■ Consigne 1: Pouvez-vous recopier tout le passage de la critique, depuis « Eclatant cynisme » jusqu'à « d’un éclatant cynisme. » ?
■ Consigne 2: Comment résumer la critique en deux phrases ?
■ Consigne 3: Pouvez-vous réécrire sous forme de liste le paragraphe de la critique qui commence par « En attendant, on a aimé », en gardant ses faits principaux ?

■ Extrait de page:
══════════════════════════════

L’avis du « Monde » – à voir

Anniversaire oblige, les résurgences cinématographiques de Mai 68 fleurissent. Inédits, recyclés, cachés, retravaillés, synthétisés, restaurés, tout fait ventre. C’est de bonne politique, mais tout n’est pas nécessairement digne d’être retenu. Le meilleur film sur 68, les cinéphiles le connaissant bien, c’est une femme qui hurle qu’elle ne retournera pas travailler, cela dure neuf minutes, et cela s’appelle La Reprise du travail aux usines Wonder. On en reparlera à l’occasion de la reprise de l’également magnifique Reprise, d’Hervé Leroux, film qui part à la recherche de cette déchirante ouvrière ­devenue une sorte de mythe du cinéma militant.

Le film a été présenté à la première édition de la Quinzaine des réalisateurs, en 1969, à Cannes

En attendant, on a aimé Mai 68, la belle ouvrage, un film de Jean-Luc Magneron réalisé dans le feu des événements, présenté à la première édition de la Quinzaine des réalisateurs, en 1969, à Cannes, et qui sort toutes affaires cessantes. L’auteur est un globe-trotteur ­culturel. Il filme dans les années 1960 des cérémonies rituelles ou des enquêtes sociologiques en ­Laponie, chez les Indiens Navajo, en Haute-Guinée, au Dahomey, au Cameroun. Il s’intéresse par ailleurs autant à la poésie arabe qu’au kung-fu. Cet esprit ouvert et insatiablement curieux plonge au sein de la mêlée de 68 et en rapporte des images édifiantes, qui montrent, entre jets de grenades et barricades enflammées, la brutalité des confrontations.

Ces images forment une petite partie de la matière de son film, constitué pour l’essentiel de témoignages portant accusation, avec une précision difficilement réfutable, de l’utilisation délibérée et systématique des violences policières. Tel est le seul sujet du film de Jean-Luc Magneron, qui lui confère l’avantage, par rapport à beaucoup d’autres, d’un point de vue réellement documenté sur les événements.

Eclatant cynisme

Ouvert sur une intervention télévisuelle de Charles de Gaulle, en date du 7 juin 1968, durant laquelle le président de la République se félicite du sens de la mesure des forces de police face aux manifestants, le film est une réfutation de deux heures au terme de laquelle ce propos paraît d’un éclatant cynisme.

══════════════════════════════

■ Extrait de données:
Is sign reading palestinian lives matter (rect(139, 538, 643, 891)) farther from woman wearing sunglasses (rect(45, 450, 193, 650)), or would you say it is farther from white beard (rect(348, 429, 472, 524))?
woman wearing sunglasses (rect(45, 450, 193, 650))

══════════════════════════════

■ Corrigé 1:
Eclatant cynisme

Ouvert sur une intervention télévisuelle de Charles de Gaulle, en date du 7 juin 1968, durant laquelle le président de la République se félicite du sens de la mesure des forces de police face aux manifestants, le film est une réfutation de deux heures au terme de laquelle ce propos paraît d’un éclatant cynisme.

■ Corrigé 2: Parmi les nombreux films ressortis pour l'anniversaire de Mai 68, la critique retient Mai 68, la belle ouvrage, de Jean-Luc Magneron, réalisé pendant les événements et présenté à la première Quinzaine des réalisateurs, à Cannes, en 1969. Composé surtout de témoignages accusant la police de violences délibérées et systématiques, le film réfute pendant deux heures l'intervention télévisée du 7 juin 1968 où Charles de Gaulle saluait le sens de la mesure des forces de police.

■ Corrigé 3:
- Film : Mai 68, la belle ouvrage, de Jean-Luc Magneron, réalisé dans le feu des événements.
- Présenté à la première édition de la Quinzaine des réalisateurs, à Cannes, en 1969 ; il sort sans plus attendre.
- Auteur : un globe-trotteur culturel qui, dans les années 1960, filme des cérémonies rituelles et des enquêtes sociologiques en Laponie, chez les Indiens Navajo, en Haute-Guinée, au Dahomey et au Cameroun.
- Il s'intéresse aussi bien à la poésie arabe qu'au kung-fu.
- De la mêlée de 68, il rapporte des images de jets de grenades et de barricades enflammées qui montrent la brutalité des affrontements.